Metabolism of the Cyanogenic Glucosides in Developing Flax: Metabolic Analysis, and Expression Pattern of Genes

Cyanogenic glucosides (CG), the monoglycosides linamarin and lotaustralin, as well as the diglucosides linustatin and neolinustatin, have been identified in flax. The roles of CG and hydrogen cyanide (HCN), specifically the product of their breakdown, differ and are understood only to a certain extent. HCN is toxic to aerobic organisms as a respiratory inhibitor and to enzymes containing heavy metals. On the other hand, CG and HCN are important factors in the plant defense system against herbivores, insects and pathogens.
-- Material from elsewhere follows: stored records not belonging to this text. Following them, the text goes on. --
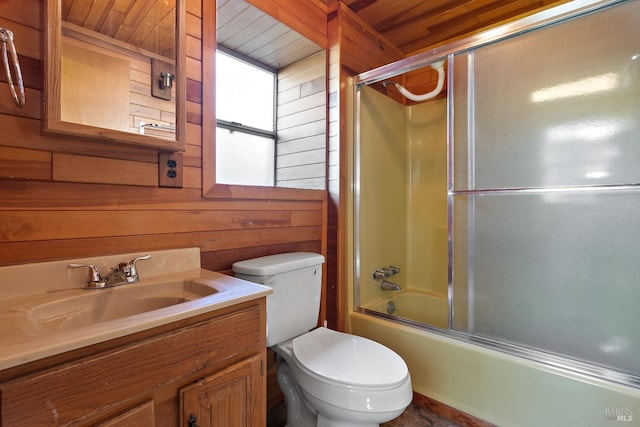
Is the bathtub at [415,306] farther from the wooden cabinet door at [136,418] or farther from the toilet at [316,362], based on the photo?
the wooden cabinet door at [136,418]

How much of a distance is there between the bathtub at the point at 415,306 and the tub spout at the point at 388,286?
6 cm

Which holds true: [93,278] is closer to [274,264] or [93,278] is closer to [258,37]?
[274,264]

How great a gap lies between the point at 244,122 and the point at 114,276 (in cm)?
115

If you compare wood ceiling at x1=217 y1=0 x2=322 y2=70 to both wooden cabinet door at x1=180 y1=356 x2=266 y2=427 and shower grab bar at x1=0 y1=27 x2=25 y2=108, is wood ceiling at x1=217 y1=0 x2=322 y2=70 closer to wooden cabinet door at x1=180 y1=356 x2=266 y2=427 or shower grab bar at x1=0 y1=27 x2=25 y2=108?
shower grab bar at x1=0 y1=27 x2=25 y2=108

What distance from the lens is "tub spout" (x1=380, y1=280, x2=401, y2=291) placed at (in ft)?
6.74

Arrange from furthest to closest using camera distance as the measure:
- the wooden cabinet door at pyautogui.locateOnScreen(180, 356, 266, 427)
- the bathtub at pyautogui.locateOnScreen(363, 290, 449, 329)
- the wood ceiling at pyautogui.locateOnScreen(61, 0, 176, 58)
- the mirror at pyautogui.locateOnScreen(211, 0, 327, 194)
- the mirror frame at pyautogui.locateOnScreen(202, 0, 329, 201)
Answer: the bathtub at pyautogui.locateOnScreen(363, 290, 449, 329) → the mirror at pyautogui.locateOnScreen(211, 0, 327, 194) → the mirror frame at pyautogui.locateOnScreen(202, 0, 329, 201) → the wood ceiling at pyautogui.locateOnScreen(61, 0, 176, 58) → the wooden cabinet door at pyautogui.locateOnScreen(180, 356, 266, 427)

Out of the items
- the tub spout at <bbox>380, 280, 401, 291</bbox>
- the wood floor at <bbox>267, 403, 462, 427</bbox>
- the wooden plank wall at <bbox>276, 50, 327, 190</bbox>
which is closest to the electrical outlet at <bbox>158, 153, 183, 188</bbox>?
the wooden plank wall at <bbox>276, 50, 327, 190</bbox>

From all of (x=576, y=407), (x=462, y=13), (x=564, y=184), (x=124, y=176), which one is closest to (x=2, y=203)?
(x=124, y=176)

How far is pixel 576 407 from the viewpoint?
3.96 feet

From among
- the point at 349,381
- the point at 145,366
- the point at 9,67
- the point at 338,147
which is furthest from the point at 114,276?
the point at 338,147

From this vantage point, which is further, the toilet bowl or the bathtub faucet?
the bathtub faucet

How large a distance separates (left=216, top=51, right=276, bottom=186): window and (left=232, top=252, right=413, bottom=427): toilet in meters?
0.63

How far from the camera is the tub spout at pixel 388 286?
2.05 m

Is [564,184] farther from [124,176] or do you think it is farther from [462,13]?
[124,176]
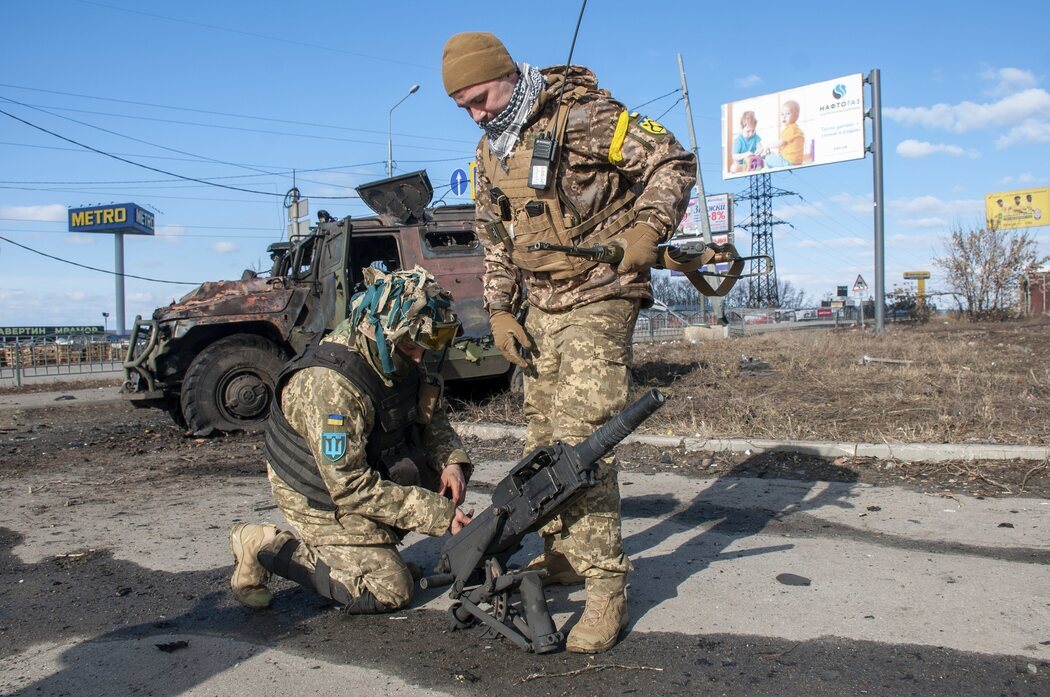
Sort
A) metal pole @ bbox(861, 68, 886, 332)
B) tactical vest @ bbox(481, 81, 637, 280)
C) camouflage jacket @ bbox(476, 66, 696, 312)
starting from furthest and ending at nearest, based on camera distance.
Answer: metal pole @ bbox(861, 68, 886, 332)
tactical vest @ bbox(481, 81, 637, 280)
camouflage jacket @ bbox(476, 66, 696, 312)

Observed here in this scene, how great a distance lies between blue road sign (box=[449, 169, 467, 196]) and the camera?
18.8 meters

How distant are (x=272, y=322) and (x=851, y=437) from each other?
504 centimetres

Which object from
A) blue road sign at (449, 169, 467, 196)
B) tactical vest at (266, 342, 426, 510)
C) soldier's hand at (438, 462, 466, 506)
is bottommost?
soldier's hand at (438, 462, 466, 506)

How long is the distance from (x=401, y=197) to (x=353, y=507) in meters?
5.39

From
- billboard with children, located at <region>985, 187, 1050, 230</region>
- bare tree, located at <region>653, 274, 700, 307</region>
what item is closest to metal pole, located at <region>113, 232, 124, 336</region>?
bare tree, located at <region>653, 274, 700, 307</region>

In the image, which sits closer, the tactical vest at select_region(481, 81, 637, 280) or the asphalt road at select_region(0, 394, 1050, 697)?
the asphalt road at select_region(0, 394, 1050, 697)

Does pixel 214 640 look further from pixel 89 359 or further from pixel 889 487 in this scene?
pixel 89 359

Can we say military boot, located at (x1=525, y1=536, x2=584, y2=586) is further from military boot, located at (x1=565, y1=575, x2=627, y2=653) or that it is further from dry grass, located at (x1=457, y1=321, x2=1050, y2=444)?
dry grass, located at (x1=457, y1=321, x2=1050, y2=444)

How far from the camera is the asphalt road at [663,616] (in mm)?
2162

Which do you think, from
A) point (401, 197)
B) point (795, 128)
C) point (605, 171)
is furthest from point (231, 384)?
point (795, 128)

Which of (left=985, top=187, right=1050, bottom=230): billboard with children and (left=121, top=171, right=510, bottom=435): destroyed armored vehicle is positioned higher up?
(left=985, top=187, right=1050, bottom=230): billboard with children

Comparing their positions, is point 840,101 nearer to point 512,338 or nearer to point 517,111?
point 517,111

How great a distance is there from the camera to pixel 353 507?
2.64 metres

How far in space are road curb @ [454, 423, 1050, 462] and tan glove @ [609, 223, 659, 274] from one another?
9.06 feet
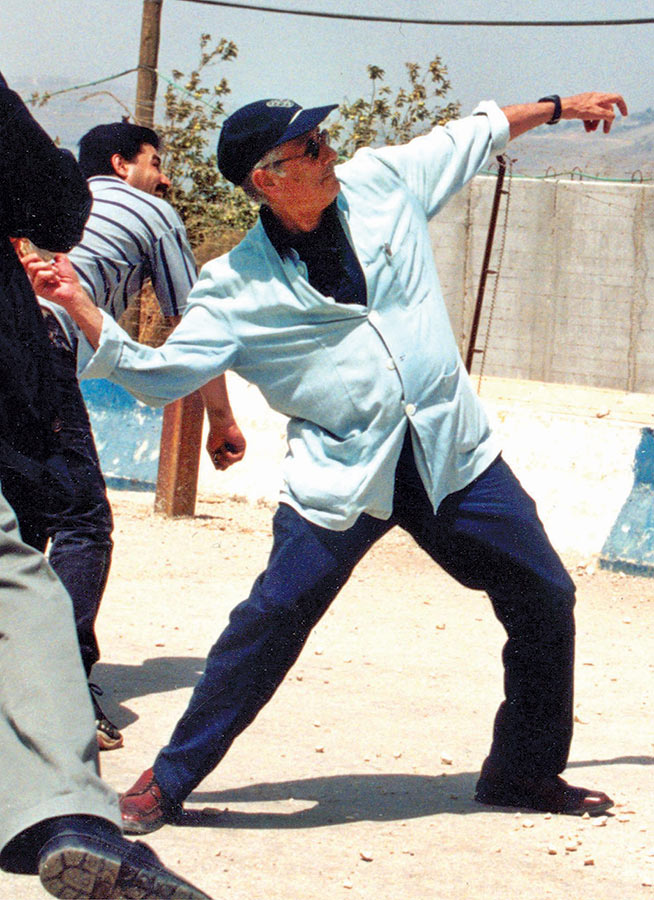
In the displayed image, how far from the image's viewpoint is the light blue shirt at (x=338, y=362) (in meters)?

In this study, fluctuations in CG levels during flax growth and development (using UPLC) and the expression of genes encoding key enzymes for their metabolism (valine N-monooxygenase, linamarase, cyanoalanine nitrilase and cyanoalanine synthase) using RT-PCR were analyzed. Linola cultivar and transgenic plants characterized by increased levels of sulfur amino acids were analyzed. This enabled the demonstration of a significant relationship between the cyanide detoxification process and general metabolism. Cyanogenic glucosides are used as nitrogen-containing precursors for the synthesis of amino acids, proteins and amines. Therefore, they not only perform protective functions against herbivores but are general plant growth regulators, especially since changes in their level have been shown to be strongly correlated with significant stages of plant development.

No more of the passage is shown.